CONSIGNE A:
Relevez tous les noms de personnes et de préfectures qui figurent dans le passage présenté ci-dessous.

Chose curieuse, lorsqu’on observe les préfectures où les galonnés ont été parachutés comme préfets, ils se révèlent être des coins où l’opposition dispute l’électorat au pouvoir. D’abord l’Est-Mono qui est assez disputé entre le parti au pouvoir et l’opposition. Lorsqu’on prend les législatives de juillet 2013, Djimon Oré, à l’époque aux couleurs de l’Union des forces de changement (Ufc), avait réussi à y remporter un siège. En cas de locales, il faudrait parvenir à dompter les populations et les conditionner à voter pour le pouvoir qui ne part pas avec la faveur des pronostics. Un militaire ferait bien l’affaire, d’où la nomination de Kouma Biténiwé. Deuxième illustration, la préfecture de Tchaoudjo qui a toujours été disputée entre le parti au pouvoir et l’opposition. Certains pensent qu’elle est plutôt acquise à l’opposition et que ce sont les manœuvres louches, intimidations et autres fraudes qui sont les recours du régime.

ENTRÉES FOURNIES:
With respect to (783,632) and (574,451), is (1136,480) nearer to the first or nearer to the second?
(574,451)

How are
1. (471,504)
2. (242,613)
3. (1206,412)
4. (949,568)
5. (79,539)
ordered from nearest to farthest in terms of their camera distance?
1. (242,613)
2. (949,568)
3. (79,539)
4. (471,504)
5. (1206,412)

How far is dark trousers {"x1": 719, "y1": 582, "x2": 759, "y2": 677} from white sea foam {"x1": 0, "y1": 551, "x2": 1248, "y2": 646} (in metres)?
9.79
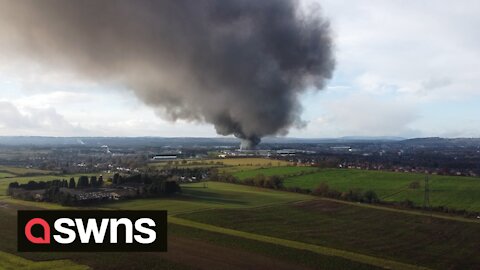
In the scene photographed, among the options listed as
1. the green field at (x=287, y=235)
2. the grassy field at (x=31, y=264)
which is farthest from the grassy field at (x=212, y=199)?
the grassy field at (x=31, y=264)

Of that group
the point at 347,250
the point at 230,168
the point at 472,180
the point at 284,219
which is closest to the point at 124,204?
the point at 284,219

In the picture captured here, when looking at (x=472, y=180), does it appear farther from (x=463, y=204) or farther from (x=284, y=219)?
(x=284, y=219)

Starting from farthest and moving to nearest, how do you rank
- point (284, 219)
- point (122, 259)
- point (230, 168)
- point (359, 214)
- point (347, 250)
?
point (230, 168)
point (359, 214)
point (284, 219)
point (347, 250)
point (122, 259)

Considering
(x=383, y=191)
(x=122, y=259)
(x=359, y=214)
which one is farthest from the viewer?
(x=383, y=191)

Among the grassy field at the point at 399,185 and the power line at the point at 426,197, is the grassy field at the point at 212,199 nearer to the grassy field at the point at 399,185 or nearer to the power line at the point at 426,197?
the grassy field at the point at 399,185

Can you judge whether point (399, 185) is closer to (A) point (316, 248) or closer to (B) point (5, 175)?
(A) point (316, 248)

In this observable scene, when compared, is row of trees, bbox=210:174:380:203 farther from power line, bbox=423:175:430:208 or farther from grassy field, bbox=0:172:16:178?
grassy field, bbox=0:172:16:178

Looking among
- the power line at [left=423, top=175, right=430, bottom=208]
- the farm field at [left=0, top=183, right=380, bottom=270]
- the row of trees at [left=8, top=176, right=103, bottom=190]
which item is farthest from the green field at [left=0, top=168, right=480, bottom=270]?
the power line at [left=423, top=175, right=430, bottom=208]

CONSIGNE B:
Mettez sous forme de tableau Markdown tout ce qui va du début des entrées ci-dessus jusqu'à la ligne contenant "5. (1206,412)", celle-ci incluse. Utilisez les colonnes n et Ligne, et omettez les lignes vides.

RÉSULTAT OBTENU A:
- Est-Mono
- Djimon Oré
- Kouma Biténiwé
- Tchaoudjo

RÉSULTAT OBTENU B:
| n | Ligne |
|---|---|
| 1 | With respect to (783,632) and (574,451), is (1136,480) nearer to the first or nearer to the second? |
| 2 | (574,451) |
| 3 | How are |
| 4 | 1. (471,504) |
| 5 | 2. (242,613) |
| 6 | 3. (1206,412) |
| 7 | 4. (949,568) |
| 8 | 5. (79,539) |
| 9 | ordered from nearest to farthest in terms of their camera distance? |
| 10 | 1. (242,613) |
| 11 | 2. (949,568) |
| 12 | 3. (79,539) |
| 13 | 4. (471,504) |
| 14 | 5. (1206,412) |